2.2 Locking Mechanisms

Rule: All shared resources must be consistently protected.

Shared resources requiring protection:

Global/static variables
Class member variables
Heap-allocated objects shared between threads

Lock types:

std::mutex

std::shared_mutex

SpinLock

Anti-pattern:

cpp

// ❌ VULNERABLE: Inconsistent protection
class Service {
    std::map<int, Data> dataMap_;
    std::mutex mutex_;

    void Update(int key, const Data& data) {
        std::lock_guard<std::mutex> lock(mutex_);
        dataMap_[key] = data;
    }

    Data Lookup(int key) {
        // ❌ NO LOCK - race condition with Update
        return dataMap_[key];
    }
};

Required pattern:

cpp

// ✅ SECURE: Consistent protection
class Service {
    std::map<int, Data> dataMap_;
    std::mutex mutex_;

    void Update(int key, const Data& data) {
        std::lock_guard<std::mutex> lock(mutex_);
        dataMap_[key] = data;
    }

    Data Lookup(int key) {
        std::lock_guard<std::mutex> lock(mutex_);
        return dataMap_[key];
    }
};

2.3 Deadlock Prevention

Rule: Assess deadlock risk in nested lock scenarios.

Deadlock conditions:

Multiple locks acquired in different orders by different code paths
Lock held while calling external function that might acquire locks

Anti-pattern:

cpp

// ❌ VULNERABLE: Deadlock risk
void Path1() {
    std::lock_guard<std::mutex> lock1(mutex1_);
    std::lock_guard<std::mutex> lock2(mutex2_);  // Order: 1 then 2
}

void Path2() {
    std::lock_guard<std::mutex> lock2(mutex2_);
    std::lock_guard<std::mutex> lock1(mutex1_);  // Order: 2 then 1 → DEADLOCK
}

Required pattern:

cpp

// ✅ SECURE: Consistent lock order
void Path1() {
    std::lock_guard<std::mutex> lock1(mutex1_);
    std::lock_guard<std::mutex> lock2(mutex2_);  // Order: 1 then 2
}

void Path2() {
    std::lock_guard<std::mutex> lock1(mutex1_);  // Same order: 1 then 2
    std::lock_guard<std::mutex> lock2(mutex2_);
}

2.4 TOCTOU (Time-of-Check to Time-of-Use)

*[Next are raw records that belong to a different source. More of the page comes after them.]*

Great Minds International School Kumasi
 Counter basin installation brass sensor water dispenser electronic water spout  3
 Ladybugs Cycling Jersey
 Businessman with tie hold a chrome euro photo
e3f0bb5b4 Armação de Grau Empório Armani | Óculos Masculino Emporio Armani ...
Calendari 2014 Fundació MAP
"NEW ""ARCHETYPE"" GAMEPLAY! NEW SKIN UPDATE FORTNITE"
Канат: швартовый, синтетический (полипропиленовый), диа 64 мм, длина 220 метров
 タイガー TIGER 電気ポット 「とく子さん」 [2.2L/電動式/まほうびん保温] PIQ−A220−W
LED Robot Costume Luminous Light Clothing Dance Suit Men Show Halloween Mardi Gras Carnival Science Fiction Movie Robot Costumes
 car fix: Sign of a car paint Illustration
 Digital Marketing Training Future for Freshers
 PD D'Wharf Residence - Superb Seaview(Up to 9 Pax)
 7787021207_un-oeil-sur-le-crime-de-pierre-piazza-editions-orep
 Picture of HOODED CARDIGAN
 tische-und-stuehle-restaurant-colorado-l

Rule: State checks must be immediately followed by dependent action without gaps.

Anti-pattern:

cpp

// ❌ VULNERABLE: TOCTOU window
if (fileExists(path)) {
    // Attacker can delete/replace file here
    file = openFile(path);  // May open different file
}

Required pattern:

cpp

// ✅ SECURE: Atomic check-and-use
file = openFile(path);
if (file.isValid()) {
    // Use file
}

3. Sensitive Information Protection

3.1 Strict PII Redaction

Rule: Logging must redact all Personally Identifiable Information (PII).

PII requiring redaction:

User privacy: Phone numbers, contacts, SMS content, biometric data
Input events: Raw KeyEvents, touch coordinates (x, y), screen position bounds (Rect)

Anti-pattern:

cpp

// ❌ VULNERABLE: Logs PII
HILOG_INFO("Phone: %{public}s", phoneNumber.c_str());
HILOG_ERROR("Touch at (%{public}d, %{public}d)", x, y);

Required pattern:

cpp

// ✅ SECURE: Redact or suppress
HILOG_INFO("Phone: %{private}s", phoneNumber.c_str());  // Redacted
// Better: Don't log PII at all
HILOG_INFO("Processing phone number");

Policy: Prefer complete suppression in release builds. Use

%{private}

format specifier only when absolutely necessary for debugging.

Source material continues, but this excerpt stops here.